Pagi itu tampak biasa, tetapi hati Tesnim Hemmash dipenuhi firasat ganjil, seolah bahaya merayap pelan mendekatinya. Ia mengenakan jas putihnya (yang membawa jejak lelah, harapan, dan tangis para ibu yang pernah ia rawat) lalu melangkah cepat di tengah situasi perang yang tak kunjung berhenti.
Namun dalam satu kejapan, hidupnya jungkir balik. Perawat muda itu menjadi korban penculikan yang dilakukan kelompok bersenjata loyalis Yaser Abu Syabab, seorang kolaborator yang bekerja di bawah kendali militer Israel. Suara kasar dan ancaman memaksa diam detak jantungnya, seakan ia dicabut dari dunianya dalam sekejap. Tanpa memahami apa yang terjadi, Tesnim tahu satu hal: ia telah menjadi sandera.
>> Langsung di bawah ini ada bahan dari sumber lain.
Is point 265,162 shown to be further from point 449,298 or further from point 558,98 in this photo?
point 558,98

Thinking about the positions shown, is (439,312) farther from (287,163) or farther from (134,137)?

Kini, setelah kembali dalam keadaan bebas, Tesnim Mrawan Hemmash mengisahkan pengalaman getir itu—pengalaman yang telah selesai baginya secara pribadi, namun masih membayangi keluarganya. Ayahnya, dr. Marwan Hemmash, hingga kini masih ditahan.
Disergap dengan Brutal, Ditahan Tanpa Alasan
Dalam wawancara khusus dengan Pusat Informasi Palestina, Tesnim mengungkap bahwa kelompok bersenjata milik Abu Syabab menculiknya dan menyerahkannya langsung kepada pasukan Israel. Ia kemudian dijebloskan ke sel sempit tanpa satu pun dakwaan.
Tesnim menggambarkan apa yang dialaminya sebagai “pengalaman traumatis” yang menorehkan luka mendalam bagi dirinya dan keluarga.
Ia menceritakan bagaimana para penculik menghadangnya secara tiba-tiba, menyeretnya dengan paksa sambil melontarkan ancaman yang sengaja diarahkan untuk mematahkan keberaniannya. Sejak detik awal, ancaman dan teror dipertontonkan untuk menakutinya.
Tesnim diseret, digeledah dengan cara “menghina dan tidak manusiawi,” lalu diserahkan kepada pasukan Israel tanpa proses hukum apa pun. Ia tidak diberi kesempatan membela diri atau memahami alasan penahanannya.
Ia kemudian ditempatkan di sel isolasi sempit dan gelap, terputus dari dunia luar selama berjam-jam, hanya ditemani suara teriakan dan ancaman dari lorong-lorong penjara, suara yang terus menajamkan rasa takutnya.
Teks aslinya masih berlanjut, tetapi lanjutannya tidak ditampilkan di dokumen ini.